DICE, a Distributed Interactive Collaboration Environment, was developed by NCSA as part of their Blanca testbed work. It consists of a highly modular set of software objects which provide multiple-user control and data visualization for a simulation or other application running in a distributed environment. DICE separates the transmission of control and data streams as part of its communication management, applying the most appropriate handling to each stream, for example minimum latency or maximum bandwidth.
DTM, Data Transfer Mechanism, was developed by NCSA to provide a general communication environment for distributed heterogeneous applications. It uses a message-passing model consisting of block data transfers and a simple handshaking protocol for flow control, with TCP used to provide transmission reliability. DTM provides a simplified API for application programmers, while at the same time optimizing application communications by managing multiple TCP streams through a single DTM user socket.

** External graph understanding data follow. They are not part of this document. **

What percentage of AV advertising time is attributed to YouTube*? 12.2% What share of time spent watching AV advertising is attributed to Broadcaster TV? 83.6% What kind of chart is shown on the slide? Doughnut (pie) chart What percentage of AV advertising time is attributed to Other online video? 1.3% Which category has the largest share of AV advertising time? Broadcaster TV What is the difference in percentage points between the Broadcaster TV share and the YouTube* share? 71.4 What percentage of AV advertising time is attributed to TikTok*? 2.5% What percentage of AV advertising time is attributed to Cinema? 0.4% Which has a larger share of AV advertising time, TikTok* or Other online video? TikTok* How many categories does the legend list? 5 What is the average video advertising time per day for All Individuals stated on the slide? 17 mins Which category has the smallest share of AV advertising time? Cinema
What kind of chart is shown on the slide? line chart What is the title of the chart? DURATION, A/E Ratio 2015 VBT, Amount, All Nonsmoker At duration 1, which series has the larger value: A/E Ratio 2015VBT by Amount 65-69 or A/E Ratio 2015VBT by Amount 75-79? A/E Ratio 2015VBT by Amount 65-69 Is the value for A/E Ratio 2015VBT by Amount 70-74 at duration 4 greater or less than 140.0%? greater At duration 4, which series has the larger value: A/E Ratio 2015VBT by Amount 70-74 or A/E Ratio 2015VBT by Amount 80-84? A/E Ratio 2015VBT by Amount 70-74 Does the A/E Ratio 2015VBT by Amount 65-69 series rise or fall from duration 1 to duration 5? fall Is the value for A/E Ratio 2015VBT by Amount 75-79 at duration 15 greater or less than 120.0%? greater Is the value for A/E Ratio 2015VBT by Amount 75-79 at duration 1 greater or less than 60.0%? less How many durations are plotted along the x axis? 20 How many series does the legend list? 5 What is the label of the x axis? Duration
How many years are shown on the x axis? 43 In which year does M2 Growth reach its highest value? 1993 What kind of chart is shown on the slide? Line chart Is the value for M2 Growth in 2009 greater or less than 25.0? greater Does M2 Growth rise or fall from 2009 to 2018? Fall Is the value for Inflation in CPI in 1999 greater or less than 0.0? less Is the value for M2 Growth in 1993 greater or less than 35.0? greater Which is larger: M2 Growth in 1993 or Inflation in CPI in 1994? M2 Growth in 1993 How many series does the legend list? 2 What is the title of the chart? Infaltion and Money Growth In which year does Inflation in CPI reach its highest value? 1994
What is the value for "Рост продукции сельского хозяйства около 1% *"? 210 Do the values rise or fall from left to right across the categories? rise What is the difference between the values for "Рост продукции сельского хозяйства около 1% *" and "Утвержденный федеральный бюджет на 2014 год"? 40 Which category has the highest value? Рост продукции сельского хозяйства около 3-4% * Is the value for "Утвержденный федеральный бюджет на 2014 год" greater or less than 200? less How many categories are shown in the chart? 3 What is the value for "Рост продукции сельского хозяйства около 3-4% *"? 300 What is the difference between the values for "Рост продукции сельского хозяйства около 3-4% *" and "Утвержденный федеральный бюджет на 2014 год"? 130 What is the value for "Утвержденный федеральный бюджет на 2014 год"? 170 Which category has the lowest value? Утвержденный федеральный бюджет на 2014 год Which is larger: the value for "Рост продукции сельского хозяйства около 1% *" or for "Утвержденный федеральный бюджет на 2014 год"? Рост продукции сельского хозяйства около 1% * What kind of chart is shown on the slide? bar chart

Data transfers are optimized by DTM for the large data exchanges typical of high-end applications, and for the use of high speed networks. Messages are transferred directly in and out of application buffers without additional buffering by DTM, minimizing latencies which would otherwise be introduced due to copying activities. Data format conversions required between different machine architectures are handled directly by DTM, which contains special code to minimize conversion processing overhead. As noted in the section on Host I/O, this can be a significant source of processing overhead if standard vendor code is used.
To provide a general distributed application monitoring capability, CMU researchers in the Nectar testbed developed BEE (Basis for Distributed Event Environments). In large computationally intensive distributed environments, collecting and processing information about events can add large processing overheads to the program. BEE attacks this problem by removing event interpretation from the monitored program and performing it instead on a different node, minimizing local event processing. In addition, BEE provides a uniform platform for three kinds of event analysis: runtime monitoring, runtime analysis, and post-mortem analysis.
BEE allows event data to be collected in realtime from the different execution points of a distributed application and displayed using visualization techniques. Past events during the run can be included in the current visualization display, and more generally the visualization of a program's execution can be browsed at past time points without losing current visualization information through the use of caching and synchronization mechanisms.
A second version of BEE, called BEE++, was also created during the project. BEE++ is an object-oriented framework which allows application programmers to customize BEE's performance analysis tools. In addition, BEE++ allows users to dynamically control the monitoring process during execution.
The HERMES near-realtime data acquisition tool mentioned earlier in the discussion of the global climate modeling work was also applied by SDSC to general application support. It provides support for programs written in FORTRAN and C and is designed to minimize the processing overhead introduced to applications running in distributed heterogeneous environments. HERMES provides the needed program hooks and data transmission and collection mechanisms, and uses the AVS software system for visualization processing and display. A second version of HERMES added functionality to allow interactive steering of distributed simulations and other features, and was demonstrated at Supercomputing 95.